PAGE TEXT:
┌──

I'd just take things slowly. Be a friend, put the person you've become on display. And just take things from there. There's no guarantee your ex will want to be more than friends... but the fact that they're coming back at all might be a good sign. Who knows...

 

Be sure that you really want them back and that you're willing to put in the work that is going to be necessary. Trust is going to be a big issue since he/she left you for someone else. Right now, my ex and I are doing the "friends" thing. Just like in your situation, she left me for someone else. And even though we were only together for a year and a half compared to your 5, I still felt really betrayed. Because she hid how unhappy she was until she found someone else, then left me. Even after it all, I still love her more than anything. But I've come to accept that she's gone and respect her enough to not meddle(sp?) in her relationship. I'm hopeful that in the future, we'll get another shot. But I know that if that time comes, we're both going to have to commit to working on things... because the trust that was once there was shattered. And the "friendship" we have now, is just a shell of what once was. But, I do look at it as the chance to show her the man I've grown to be. And maybe she'll see me and start to wonder why she left... maybe not... maybe she will and I won't even be interested... oh, the possibilities are endless. But in your case, it sounds like you might be in a good position. Just proceed slowly, don't push too hard. Maybe ask her out on a casual date, nothing too serious. Just take it easy and let things unfold. Good luck!

└──

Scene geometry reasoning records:
┌──

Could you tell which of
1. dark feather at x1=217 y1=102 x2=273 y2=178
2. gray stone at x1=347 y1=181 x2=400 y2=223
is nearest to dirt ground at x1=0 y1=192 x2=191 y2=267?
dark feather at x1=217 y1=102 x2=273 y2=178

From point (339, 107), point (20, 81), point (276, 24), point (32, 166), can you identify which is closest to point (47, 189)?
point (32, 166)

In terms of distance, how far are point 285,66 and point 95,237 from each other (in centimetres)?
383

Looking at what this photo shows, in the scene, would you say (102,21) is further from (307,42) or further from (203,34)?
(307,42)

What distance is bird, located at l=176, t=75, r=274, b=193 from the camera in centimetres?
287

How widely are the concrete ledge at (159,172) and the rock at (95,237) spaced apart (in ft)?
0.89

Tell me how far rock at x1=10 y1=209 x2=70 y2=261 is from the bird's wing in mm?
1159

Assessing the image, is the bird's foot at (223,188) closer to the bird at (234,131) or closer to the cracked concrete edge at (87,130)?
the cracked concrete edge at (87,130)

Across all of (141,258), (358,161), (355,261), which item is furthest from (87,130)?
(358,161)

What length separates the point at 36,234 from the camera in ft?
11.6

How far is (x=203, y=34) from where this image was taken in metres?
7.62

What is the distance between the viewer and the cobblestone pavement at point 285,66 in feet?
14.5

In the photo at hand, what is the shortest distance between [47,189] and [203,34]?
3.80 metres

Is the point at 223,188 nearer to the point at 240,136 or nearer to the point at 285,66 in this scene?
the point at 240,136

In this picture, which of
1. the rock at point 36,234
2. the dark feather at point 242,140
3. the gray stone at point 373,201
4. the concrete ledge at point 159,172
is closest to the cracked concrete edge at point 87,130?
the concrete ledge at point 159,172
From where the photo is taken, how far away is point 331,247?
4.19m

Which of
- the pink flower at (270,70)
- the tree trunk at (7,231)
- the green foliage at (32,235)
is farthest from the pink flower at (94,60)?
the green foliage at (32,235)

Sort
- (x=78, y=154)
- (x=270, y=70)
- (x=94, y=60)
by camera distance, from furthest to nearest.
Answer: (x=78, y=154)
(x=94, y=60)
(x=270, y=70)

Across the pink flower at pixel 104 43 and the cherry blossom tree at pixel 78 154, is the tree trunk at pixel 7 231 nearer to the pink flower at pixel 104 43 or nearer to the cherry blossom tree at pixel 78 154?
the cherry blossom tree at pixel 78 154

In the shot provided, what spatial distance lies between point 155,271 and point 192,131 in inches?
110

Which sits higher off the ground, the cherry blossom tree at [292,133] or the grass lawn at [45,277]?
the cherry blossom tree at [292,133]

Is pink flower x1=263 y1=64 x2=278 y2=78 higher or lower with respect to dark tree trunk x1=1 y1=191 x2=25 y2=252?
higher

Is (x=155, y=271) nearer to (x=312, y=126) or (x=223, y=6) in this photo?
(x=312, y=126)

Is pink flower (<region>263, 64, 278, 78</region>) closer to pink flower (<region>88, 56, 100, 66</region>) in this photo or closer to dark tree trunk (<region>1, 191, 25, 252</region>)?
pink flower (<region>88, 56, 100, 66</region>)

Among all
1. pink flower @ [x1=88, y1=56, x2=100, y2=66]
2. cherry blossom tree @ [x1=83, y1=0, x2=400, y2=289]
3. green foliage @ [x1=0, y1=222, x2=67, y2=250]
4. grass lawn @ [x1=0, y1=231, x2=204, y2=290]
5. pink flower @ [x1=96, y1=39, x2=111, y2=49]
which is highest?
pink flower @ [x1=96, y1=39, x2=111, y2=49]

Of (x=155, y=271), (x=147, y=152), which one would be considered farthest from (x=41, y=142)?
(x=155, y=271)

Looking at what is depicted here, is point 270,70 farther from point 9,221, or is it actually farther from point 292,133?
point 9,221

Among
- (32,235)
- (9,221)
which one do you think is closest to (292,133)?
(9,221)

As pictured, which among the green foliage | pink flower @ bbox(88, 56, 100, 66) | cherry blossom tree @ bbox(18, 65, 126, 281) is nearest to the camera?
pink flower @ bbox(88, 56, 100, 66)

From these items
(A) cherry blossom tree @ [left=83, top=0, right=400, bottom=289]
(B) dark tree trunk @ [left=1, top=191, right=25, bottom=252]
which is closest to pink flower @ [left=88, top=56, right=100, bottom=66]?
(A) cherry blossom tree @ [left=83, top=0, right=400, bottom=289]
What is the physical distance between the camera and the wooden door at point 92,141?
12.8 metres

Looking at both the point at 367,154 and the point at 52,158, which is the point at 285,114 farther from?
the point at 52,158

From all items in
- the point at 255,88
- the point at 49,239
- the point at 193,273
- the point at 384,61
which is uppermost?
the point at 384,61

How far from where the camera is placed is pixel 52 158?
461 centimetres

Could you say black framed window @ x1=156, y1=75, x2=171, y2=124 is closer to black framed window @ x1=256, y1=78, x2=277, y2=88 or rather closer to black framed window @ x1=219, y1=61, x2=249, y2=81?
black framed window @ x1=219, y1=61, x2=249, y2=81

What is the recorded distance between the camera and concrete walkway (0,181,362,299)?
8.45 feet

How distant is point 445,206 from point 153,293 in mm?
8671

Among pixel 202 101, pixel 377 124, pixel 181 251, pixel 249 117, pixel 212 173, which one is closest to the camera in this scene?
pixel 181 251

└──

WHAT YOU WILL DO:
A. Duplicate the stretch of the relationship advice post from "I'd just take" through "sign. Who knows...".
B. Translate this sentence from the relationship advice post into Spanish: "Maybe ask her out on a casual date, nothing too serious."
C. In the relationship advice post, how long were the writer and the writer's ex together?
The records have no role in this exercise.

ANSWER LIST:
A.
I'd just take things slowly. Be a friend, put the person you've become on display. And just take things from there. There's no guarantee your ex will want to be more than friends... but the fact that they're coming back at all might be a good sign. Who knows...

B. Quizás invítala a una cita informal, nada demasiado serio.

C. A year and a half.